I WAS PRESENT when my uncle died. I didn’t plan to be, but once I understood his end was near it felt right. I had been the flower girl at my aunt and uncle’s wedding, the ritualized beginning of their life together, so witnessing this milestone event of my uncle’s death seemed appropriate. And I wanted to support my aunt, I told myself.
My aunt is my father’s youngest sister. They are the last living siblings from nine brothers and sisters; both their parents are also long gone. My aunt wears this fact like a veil. Sometimes it’s barely noticeable; sometimes it’s the only thing she sees.
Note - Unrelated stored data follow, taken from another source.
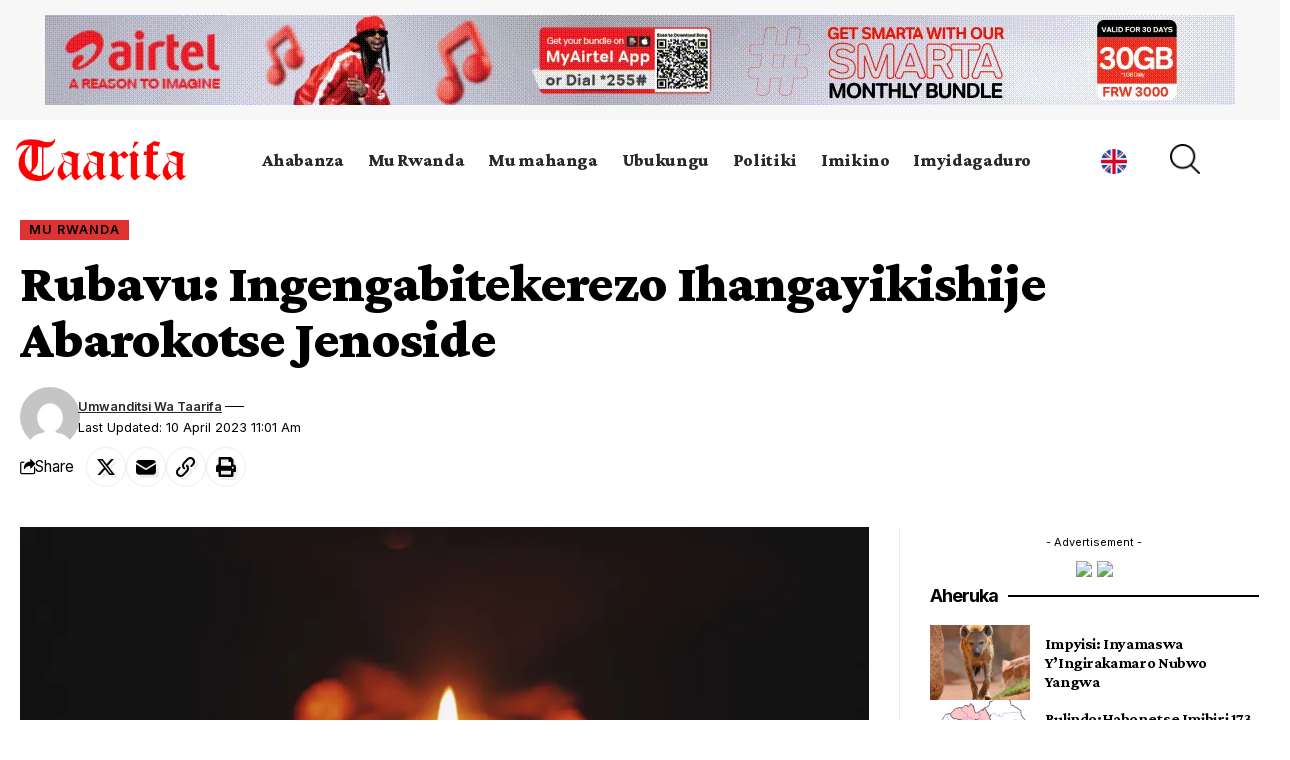

--- FILE ---
content_type: text/html; charset=utf-8
request_url: https://www.google.com/recaptcha/api2/aframe
body_size: 267
content:
<!DOCTYPE HTML><html><head><meta http-equiv="content-type" content="text/html; charset=UTF-8"></head><body><script nonce="OwQAZ9isrMFCCiph_pyCYQ">/** Anti-fraud and anti-abuse applications only. See google.com/recaptcha */ try{var clients={'sodar':'https://pagead2.googlesyndication.com/pagead/sodar?'};window.addEventListener("message",function(a){try{if(a.source===window.parent){var b=JSON.parse(a.data);var c=clients[b['id']];if(c){var d=document.createElement('img');d.src=c+b['params']+'&rc='+(localStorage.getItem("rc::a")?sessionStorage.getItem("rc::b"):"");window.document.body.appendChild(d);sessionStorage.setItem("rc::e",parseInt(sessionStorage.getItem("rc::e")||0)+1);localStorage.setItem("rc::h",'1769200571963');}}}catch(b){}});window.parent.postMessage("_grecaptcha_ready", "*");}catch(b){}</script></body></html>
While my parents’ divorce had kept me apart from my aunt for much of my life, it seemed important, the fury of those old family dramas now covered with dust, to offer my aunt support in her husband’s last days, hours, then moments. She was hardly alone. My aunt has three grown daughters, and my uncle comes from a huge family, most of whom were packed into the hospital room where he died at 2:20 p.m. on Sept. 22, 2013.
My aunt told me she was happy to have me, a representative from her side of her family, present. So I was there. For her, I said.
But to tell the truth, I was there to learn. I have plenty of information about the beginning of life. People in my generation received hours of tutoring, lecturing, indoctrinating, and warning about puberty, childbirth, birth control, and “safe sex.” Although we were actually not given much information about sexuality—I had to learn that on my own. But I knew even less about death.